I start my car and begin to drive. I pull out of my driveway and turn right then continue on. I’m stopped by an angry red light that seeks to outshine the always loved “green light”. I wait my turn and my time has come. I move my foot to the accelerator and push down. My car stalls and waits. As I push harder and harder on the peddle a semi-truck flies, tearing through my desired path.

I gasped and closed my eyes…waiting for impact.

Nothing. I open my eyes to see that the traffic light is still green. I exhale and I feel about 50 pounds lighter after I do. I push on the accelerator once more. The car moves. “Wow, that was close. What if…”

“What if…”

My time with the genie comes back to me fast and harsh like a bag of bricks being flung at me. “Wait,” I say out loud, “I wished for the death of ‘What if’,”

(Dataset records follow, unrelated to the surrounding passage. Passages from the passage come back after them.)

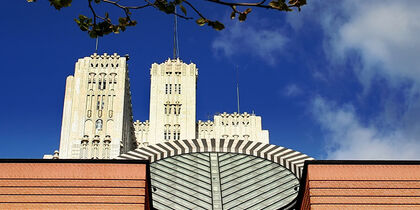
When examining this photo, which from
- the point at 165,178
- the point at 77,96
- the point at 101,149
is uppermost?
the point at 77,96

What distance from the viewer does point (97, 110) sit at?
78.8m

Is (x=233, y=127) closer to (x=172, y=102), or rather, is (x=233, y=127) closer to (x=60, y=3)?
(x=172, y=102)

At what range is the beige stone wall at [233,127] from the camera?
86.6 m

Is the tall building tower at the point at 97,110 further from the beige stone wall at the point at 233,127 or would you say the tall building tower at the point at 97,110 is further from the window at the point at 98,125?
the beige stone wall at the point at 233,127

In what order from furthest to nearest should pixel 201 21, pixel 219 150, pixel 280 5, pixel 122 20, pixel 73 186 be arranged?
pixel 219 150
pixel 73 186
pixel 122 20
pixel 201 21
pixel 280 5

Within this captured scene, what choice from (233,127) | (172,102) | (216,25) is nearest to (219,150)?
(216,25)

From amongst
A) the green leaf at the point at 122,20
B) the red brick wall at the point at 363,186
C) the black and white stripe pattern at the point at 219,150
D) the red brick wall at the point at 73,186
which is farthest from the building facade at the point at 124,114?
the green leaf at the point at 122,20

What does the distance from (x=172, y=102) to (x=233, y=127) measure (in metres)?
9.10

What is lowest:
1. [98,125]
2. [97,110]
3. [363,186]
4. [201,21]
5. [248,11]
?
[363,186]

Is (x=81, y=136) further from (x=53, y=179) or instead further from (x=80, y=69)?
Result: (x=53, y=179)

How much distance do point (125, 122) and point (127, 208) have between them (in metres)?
62.6

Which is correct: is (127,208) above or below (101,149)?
below

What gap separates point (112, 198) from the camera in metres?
18.1

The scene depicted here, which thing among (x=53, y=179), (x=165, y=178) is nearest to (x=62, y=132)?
(x=165, y=178)
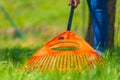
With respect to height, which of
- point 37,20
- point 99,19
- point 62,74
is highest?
point 99,19

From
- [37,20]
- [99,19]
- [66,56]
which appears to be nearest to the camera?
[66,56]

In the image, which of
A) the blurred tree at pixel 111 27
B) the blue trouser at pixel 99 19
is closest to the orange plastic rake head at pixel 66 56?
the blue trouser at pixel 99 19

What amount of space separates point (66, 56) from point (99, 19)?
0.86 m

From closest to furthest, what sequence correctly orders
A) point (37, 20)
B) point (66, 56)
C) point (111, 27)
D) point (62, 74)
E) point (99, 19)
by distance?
point (62, 74) < point (66, 56) < point (99, 19) < point (111, 27) < point (37, 20)

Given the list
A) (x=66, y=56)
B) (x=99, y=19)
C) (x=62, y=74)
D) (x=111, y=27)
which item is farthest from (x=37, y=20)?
(x=62, y=74)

I continued on my way. I pulled into my usual parking space at work and lock my car with the remote as I close the door. I walk and I realize someone walking up alongside me. It’s Nate. He is new to my department but we talk often. He notices me and smiles, “Are you ok?”

“Yeah,” I reply, “I was almost in an accident. I guess I’m a bit shaken still.”

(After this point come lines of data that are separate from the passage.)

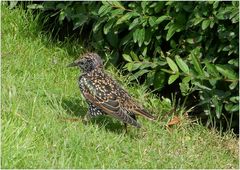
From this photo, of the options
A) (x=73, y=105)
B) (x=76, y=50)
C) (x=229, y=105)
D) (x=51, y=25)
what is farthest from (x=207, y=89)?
(x=51, y=25)

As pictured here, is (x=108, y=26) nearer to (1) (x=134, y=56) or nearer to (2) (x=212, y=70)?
(1) (x=134, y=56)

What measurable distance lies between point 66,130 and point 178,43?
1871 millimetres

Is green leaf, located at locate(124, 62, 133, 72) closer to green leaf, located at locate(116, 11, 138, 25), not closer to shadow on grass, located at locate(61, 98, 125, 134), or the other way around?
green leaf, located at locate(116, 11, 138, 25)

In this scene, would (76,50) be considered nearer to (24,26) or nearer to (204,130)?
(24,26)

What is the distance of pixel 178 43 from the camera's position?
7.57 m

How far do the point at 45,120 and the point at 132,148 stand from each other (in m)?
0.89

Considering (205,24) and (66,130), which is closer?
(66,130)

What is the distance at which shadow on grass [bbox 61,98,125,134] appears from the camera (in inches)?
270

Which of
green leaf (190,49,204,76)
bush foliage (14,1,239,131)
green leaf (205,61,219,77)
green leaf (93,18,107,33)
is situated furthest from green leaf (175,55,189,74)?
green leaf (93,18,107,33)

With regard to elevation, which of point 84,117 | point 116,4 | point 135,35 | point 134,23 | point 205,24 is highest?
point 205,24

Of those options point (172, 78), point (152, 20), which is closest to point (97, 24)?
point (152, 20)

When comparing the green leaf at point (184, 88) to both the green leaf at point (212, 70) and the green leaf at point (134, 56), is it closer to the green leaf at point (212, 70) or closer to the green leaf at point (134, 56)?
the green leaf at point (212, 70)

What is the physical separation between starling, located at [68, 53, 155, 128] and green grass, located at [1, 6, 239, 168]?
0.19 m

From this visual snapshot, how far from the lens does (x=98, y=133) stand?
259 inches
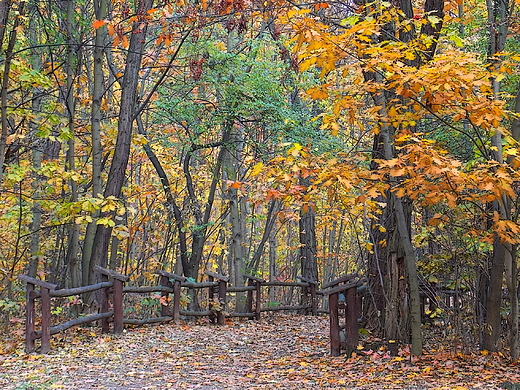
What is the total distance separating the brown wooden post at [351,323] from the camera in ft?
24.2

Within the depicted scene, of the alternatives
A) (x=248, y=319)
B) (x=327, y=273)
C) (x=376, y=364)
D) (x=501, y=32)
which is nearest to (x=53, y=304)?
(x=248, y=319)

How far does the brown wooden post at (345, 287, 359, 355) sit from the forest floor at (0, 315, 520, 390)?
A: 0.43ft

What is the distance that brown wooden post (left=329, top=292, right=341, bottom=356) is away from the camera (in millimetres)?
7617

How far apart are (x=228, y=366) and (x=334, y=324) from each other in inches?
63.9

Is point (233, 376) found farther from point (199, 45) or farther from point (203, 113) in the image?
point (199, 45)

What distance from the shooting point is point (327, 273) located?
22.8 metres

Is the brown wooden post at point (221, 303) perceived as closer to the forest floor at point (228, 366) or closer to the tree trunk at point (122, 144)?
the forest floor at point (228, 366)

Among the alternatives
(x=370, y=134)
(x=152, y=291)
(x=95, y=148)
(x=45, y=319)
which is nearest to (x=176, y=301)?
(x=152, y=291)

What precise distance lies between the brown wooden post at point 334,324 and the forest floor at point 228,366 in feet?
0.51

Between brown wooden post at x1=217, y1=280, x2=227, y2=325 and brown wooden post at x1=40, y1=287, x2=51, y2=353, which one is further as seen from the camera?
brown wooden post at x1=217, y1=280, x2=227, y2=325

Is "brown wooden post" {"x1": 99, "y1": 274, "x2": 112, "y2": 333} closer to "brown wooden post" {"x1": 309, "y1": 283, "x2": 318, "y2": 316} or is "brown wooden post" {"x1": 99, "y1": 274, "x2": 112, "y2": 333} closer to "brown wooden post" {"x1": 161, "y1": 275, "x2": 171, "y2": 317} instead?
"brown wooden post" {"x1": 161, "y1": 275, "x2": 171, "y2": 317}

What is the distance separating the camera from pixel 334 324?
765cm

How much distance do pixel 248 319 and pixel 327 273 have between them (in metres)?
10.3

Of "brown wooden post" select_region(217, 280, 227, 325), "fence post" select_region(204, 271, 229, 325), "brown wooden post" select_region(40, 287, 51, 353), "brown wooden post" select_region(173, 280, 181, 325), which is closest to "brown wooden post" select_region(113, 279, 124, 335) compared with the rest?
"brown wooden post" select_region(173, 280, 181, 325)
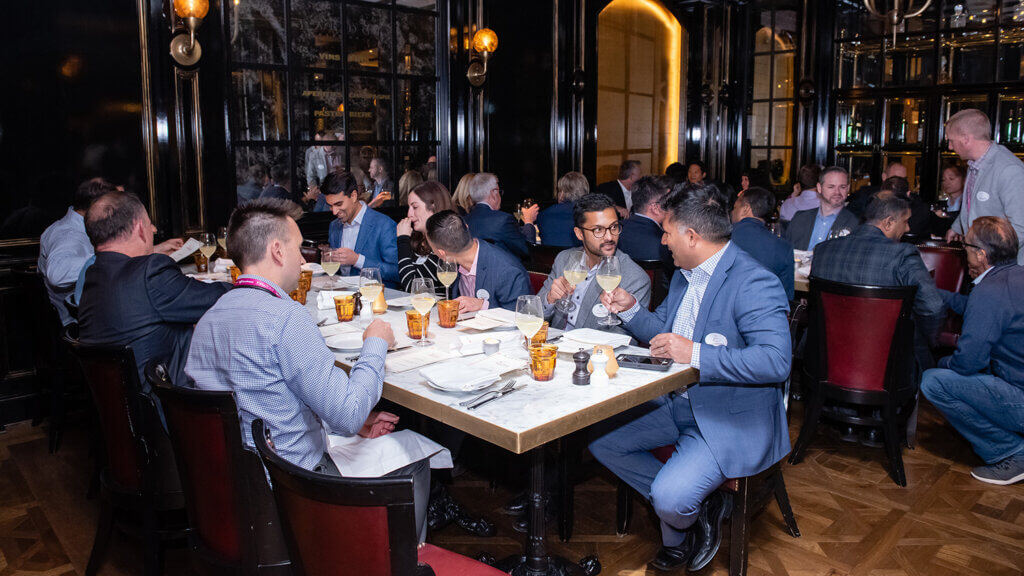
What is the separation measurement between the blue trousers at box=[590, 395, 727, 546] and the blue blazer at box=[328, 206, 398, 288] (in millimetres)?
2148

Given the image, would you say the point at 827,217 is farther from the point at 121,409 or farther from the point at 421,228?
the point at 121,409

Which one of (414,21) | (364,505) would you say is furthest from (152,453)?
(414,21)

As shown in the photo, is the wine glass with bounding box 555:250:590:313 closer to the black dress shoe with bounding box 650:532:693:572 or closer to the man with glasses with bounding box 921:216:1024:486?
the black dress shoe with bounding box 650:532:693:572

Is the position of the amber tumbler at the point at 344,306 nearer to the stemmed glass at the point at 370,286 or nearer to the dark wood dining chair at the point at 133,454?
the stemmed glass at the point at 370,286

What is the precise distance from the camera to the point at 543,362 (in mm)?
2176

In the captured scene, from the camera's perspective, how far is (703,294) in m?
2.56

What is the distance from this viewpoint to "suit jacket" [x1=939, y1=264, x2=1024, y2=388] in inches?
132

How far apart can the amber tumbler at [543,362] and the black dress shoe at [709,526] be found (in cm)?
95

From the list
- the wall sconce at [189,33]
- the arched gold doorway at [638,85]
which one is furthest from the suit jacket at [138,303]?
the arched gold doorway at [638,85]

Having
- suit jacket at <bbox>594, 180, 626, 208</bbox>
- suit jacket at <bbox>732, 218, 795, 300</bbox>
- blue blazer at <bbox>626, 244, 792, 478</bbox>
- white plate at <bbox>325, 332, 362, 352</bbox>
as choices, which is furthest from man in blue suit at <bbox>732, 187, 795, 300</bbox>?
suit jacket at <bbox>594, 180, 626, 208</bbox>

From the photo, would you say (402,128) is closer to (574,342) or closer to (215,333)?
(574,342)

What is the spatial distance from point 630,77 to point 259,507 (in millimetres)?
7879

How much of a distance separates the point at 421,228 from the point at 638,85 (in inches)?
217

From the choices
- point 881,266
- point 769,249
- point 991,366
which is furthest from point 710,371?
point 991,366
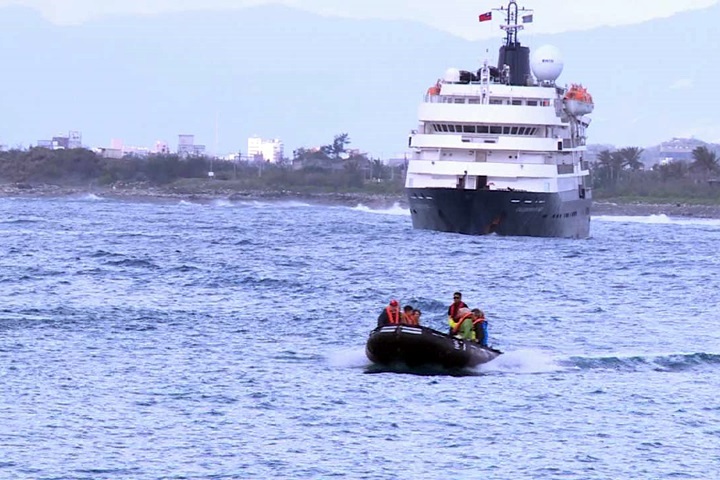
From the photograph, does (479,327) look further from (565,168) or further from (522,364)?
(565,168)

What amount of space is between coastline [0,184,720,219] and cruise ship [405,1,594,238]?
7050 centimetres

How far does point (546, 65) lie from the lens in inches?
3903

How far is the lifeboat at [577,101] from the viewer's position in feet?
309

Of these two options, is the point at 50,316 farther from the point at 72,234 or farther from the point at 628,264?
the point at 72,234

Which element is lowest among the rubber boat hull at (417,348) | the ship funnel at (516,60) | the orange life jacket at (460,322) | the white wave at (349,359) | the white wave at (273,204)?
the white wave at (273,204)

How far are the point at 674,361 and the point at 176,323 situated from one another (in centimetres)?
1204

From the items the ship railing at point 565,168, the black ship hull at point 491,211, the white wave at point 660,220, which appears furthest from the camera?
the white wave at point 660,220

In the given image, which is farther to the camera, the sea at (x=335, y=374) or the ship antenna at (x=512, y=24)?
the ship antenna at (x=512, y=24)

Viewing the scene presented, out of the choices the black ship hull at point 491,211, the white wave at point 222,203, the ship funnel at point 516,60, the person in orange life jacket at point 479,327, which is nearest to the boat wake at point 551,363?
the person in orange life jacket at point 479,327

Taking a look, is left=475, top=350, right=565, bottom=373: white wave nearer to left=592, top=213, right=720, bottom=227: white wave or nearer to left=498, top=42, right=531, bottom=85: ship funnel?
left=498, top=42, right=531, bottom=85: ship funnel

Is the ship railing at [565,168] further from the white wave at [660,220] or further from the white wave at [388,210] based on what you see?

He walks nearer and embraces me, “Goodness, well I’m glad you are ok. If you need anything at all let me know.  I’m always here for you.”

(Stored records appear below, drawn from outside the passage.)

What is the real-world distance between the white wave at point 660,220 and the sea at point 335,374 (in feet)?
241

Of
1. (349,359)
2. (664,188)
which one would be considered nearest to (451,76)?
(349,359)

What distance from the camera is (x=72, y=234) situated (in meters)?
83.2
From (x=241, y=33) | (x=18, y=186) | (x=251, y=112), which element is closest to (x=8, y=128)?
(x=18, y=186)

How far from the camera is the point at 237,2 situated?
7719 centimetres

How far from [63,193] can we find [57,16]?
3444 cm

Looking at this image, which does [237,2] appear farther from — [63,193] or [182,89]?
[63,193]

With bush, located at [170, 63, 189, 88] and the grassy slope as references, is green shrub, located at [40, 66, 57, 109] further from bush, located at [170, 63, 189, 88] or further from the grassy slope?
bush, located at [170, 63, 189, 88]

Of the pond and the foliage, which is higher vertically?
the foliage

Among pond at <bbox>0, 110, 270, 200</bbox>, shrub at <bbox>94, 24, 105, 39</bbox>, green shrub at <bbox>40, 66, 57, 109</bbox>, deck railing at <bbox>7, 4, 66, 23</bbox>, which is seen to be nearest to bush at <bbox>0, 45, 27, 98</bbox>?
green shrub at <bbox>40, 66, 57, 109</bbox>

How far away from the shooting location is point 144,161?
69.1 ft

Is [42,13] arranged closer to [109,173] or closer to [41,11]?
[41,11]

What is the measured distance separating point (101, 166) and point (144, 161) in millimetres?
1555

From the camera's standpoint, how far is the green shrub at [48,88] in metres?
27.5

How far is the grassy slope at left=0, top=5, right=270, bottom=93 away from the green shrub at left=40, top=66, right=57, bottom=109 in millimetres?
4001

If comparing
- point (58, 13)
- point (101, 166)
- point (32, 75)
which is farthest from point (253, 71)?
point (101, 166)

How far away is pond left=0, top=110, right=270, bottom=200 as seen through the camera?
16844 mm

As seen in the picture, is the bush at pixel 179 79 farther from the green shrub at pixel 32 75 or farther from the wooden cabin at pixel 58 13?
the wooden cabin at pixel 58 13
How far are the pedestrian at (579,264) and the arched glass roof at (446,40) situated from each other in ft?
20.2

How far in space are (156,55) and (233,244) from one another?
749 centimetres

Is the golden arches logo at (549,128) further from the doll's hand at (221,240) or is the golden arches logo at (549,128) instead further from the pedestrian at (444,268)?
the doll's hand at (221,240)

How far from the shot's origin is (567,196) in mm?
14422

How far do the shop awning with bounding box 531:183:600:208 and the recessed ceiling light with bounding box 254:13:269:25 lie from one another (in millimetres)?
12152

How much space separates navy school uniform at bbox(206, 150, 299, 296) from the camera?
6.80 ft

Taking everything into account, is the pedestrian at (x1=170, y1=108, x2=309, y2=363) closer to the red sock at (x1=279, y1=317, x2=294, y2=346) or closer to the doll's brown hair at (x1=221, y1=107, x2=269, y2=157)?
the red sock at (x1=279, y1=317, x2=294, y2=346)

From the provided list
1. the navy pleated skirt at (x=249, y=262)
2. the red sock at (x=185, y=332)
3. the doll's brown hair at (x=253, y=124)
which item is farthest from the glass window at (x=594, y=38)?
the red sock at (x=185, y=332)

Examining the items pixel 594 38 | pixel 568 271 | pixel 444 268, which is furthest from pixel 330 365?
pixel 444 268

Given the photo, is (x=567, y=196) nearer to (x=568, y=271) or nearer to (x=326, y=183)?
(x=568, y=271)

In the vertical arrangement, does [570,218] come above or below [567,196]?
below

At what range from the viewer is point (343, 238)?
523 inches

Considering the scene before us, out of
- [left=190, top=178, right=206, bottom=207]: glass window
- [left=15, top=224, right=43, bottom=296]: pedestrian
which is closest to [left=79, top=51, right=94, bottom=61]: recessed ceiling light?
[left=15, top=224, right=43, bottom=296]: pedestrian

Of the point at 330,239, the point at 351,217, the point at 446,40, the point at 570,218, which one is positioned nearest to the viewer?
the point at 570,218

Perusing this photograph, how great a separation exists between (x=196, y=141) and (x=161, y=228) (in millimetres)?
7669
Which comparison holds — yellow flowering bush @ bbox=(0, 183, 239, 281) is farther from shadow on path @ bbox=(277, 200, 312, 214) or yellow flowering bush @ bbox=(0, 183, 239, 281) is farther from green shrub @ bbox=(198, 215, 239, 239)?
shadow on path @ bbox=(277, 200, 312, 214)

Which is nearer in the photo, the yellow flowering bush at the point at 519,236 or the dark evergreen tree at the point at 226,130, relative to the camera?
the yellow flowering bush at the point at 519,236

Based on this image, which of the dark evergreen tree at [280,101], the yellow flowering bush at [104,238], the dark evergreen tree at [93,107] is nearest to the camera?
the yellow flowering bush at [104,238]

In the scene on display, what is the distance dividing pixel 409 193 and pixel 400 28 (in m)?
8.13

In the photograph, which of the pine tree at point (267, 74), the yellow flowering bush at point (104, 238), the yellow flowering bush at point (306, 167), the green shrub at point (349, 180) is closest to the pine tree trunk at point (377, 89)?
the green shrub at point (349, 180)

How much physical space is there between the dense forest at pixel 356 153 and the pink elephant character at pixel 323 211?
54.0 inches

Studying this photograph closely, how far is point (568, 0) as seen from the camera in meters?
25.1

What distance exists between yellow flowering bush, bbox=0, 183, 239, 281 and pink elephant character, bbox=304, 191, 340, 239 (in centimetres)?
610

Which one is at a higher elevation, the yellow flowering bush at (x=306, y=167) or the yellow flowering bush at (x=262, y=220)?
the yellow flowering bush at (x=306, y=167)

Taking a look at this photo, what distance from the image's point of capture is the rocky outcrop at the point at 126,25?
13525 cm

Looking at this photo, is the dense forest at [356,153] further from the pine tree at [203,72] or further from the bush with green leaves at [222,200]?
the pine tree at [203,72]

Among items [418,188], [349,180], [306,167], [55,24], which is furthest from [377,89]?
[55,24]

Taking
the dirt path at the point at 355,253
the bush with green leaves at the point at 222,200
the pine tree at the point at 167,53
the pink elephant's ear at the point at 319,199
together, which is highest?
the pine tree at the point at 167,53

His handsomeness nearly drowns out these kind words and so I nod, hoping that that is an appropriate response. We continue on and walk toward our offices together, mine is nearest and so I begin to turn into the doorway. I’m stopped by a gentle yet assertive hand that holds fast to my forearm.

“I’m really glad that you are ok. Just do something to take your mind off of it. How about lunch?” asked Nate

Taken back I smile and say, “Sure. I’d love to.”

“What if…”

My mind wanders. Yes, “What if” causes us to wonder and sometimes worry. But sometimes “What if” is a peck on the cheek from the future. “What if” is a promise from curiosity and a hint from happiness. “What if” keeps us hopeful, it keeps us guessing.

As I walk to my desk chair and turn around to sit down I catch a glimpse of Nate. He smiles so big and bright that I can clearly see it past the desks in the open area between our offices. He makes a childish gesture to symbolize eating. Then he looks at his watch and mouths, “Only three hours away.”